November 7, 2011
My Republican primary opponent, D.R. Delgado-Morgan, just told me about her conversation this morning with Steve Trout, Oregon’s Director of Elections. Mr. Trout told her that the state has authorized counties not to destroy unused ballots until after the deadline has passed for candidates to ask for a recount. If counties hold onto blank ballots through the recount, instead of destroying them on Election Day as state law requires, then the First District candidates and voters won’t be able to be assured that the only ballots being counted are those that voters actually cast.
Background
During the 2010 November election and in the most recent May 2011 election, Mr. Trout instructed Washington and Multnomah Counties to schedule the shredding of all the unused leftover ballots after the vote certification but before the end of the recount period. As a THPRD candidate, I recorded the shredding of the May ballots and then went to Washington County to demand a recount of my home precinct, and to photograph my precinct's boxes at that time. A Washington County elections worker told me that the county would not allow the precinct boxes to be photographed. I asked to photograph the sealed ballot boxes to verify that they remained intact and unopened before the recount. When the county refused to allow the ballot boxes and their seals to be photographed, I withdrew my request for a recount because it was impossible to track the custody of my precinct’s ballots.
Summary
ORS 254.483 states that all County Elections officers "shall" destroy unused ballots after 8:00 p.m. on election night. This long-standing state law exists to prevent one means of election fraud.
Why don’t the secretary of state and the state’s chief elections officer want counties to obey ORS 254.483? Why, instead, does the state instruct counties to ignore state law – a state law that the legislature has four times resisted the secretary of state’s efforts to change? After years of tracking the life of our Oregon mail in ballots from printing to sending to voting to delivery and to counting, I believe there should be no doubt as to the motive for flouting our legislature’s mandate and keeping thousands of fresh, blank ballots on hand for recounts, instead of promptly destroying them as the law requires.

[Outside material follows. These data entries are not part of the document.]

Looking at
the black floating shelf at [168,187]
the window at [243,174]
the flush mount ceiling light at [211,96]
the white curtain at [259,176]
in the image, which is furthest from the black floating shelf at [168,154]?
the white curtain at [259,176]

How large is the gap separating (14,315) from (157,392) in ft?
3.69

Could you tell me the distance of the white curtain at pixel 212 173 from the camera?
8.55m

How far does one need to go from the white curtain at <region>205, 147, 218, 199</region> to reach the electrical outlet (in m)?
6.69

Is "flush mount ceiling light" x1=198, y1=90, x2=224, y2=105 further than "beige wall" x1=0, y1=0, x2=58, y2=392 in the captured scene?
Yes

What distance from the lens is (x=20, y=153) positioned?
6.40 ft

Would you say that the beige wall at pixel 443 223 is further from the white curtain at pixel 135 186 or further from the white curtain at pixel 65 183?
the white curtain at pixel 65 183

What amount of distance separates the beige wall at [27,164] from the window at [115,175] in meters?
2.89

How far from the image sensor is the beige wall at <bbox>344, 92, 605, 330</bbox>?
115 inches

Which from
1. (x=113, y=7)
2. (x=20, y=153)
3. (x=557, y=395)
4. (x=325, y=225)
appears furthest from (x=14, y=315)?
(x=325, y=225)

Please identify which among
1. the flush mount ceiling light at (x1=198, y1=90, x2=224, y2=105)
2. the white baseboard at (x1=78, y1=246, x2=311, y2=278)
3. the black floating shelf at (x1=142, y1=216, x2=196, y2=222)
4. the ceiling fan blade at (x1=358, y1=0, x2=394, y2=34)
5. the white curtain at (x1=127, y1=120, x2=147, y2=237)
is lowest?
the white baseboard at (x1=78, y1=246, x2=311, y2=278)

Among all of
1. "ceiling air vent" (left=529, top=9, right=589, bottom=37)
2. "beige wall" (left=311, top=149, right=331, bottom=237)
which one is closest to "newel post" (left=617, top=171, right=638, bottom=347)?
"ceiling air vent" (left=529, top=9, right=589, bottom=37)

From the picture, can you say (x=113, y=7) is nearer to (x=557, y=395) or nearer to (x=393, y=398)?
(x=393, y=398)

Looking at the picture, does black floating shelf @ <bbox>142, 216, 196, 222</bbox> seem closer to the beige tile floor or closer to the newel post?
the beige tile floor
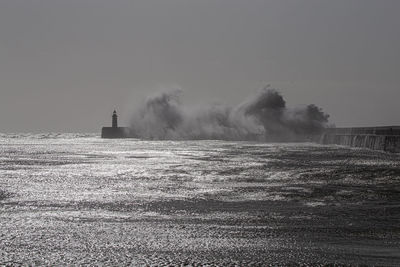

The only reason that Mr. Trout and the state can come up with for keeping thousands of blank ballots on hand for a recount is that a few of them are used – re-marked by hand – to replace damaged ballots that can’t be counted by machine. This is a specious reason; damaged ballots can be replaced by ballots on specially-colored paper, or simply tallied by hand.
We must insist that our ballots are treated as Oregon Election Law requires. My fellow candidates and I, and most importantly the voters of the First Congressional District, are entitled to be assured of a fair election tomorrow.
A full investigation needs to be implemented right away to determine exactly how our ballots are handled and why the Secretary of State's office has systematically defied ORS 254.483 year after year.
No one is above the law, and no elections official is above the state’s elections laws.
Please spread the word about this travesty to all of your contacts so that we can at long last have a fair and legal election.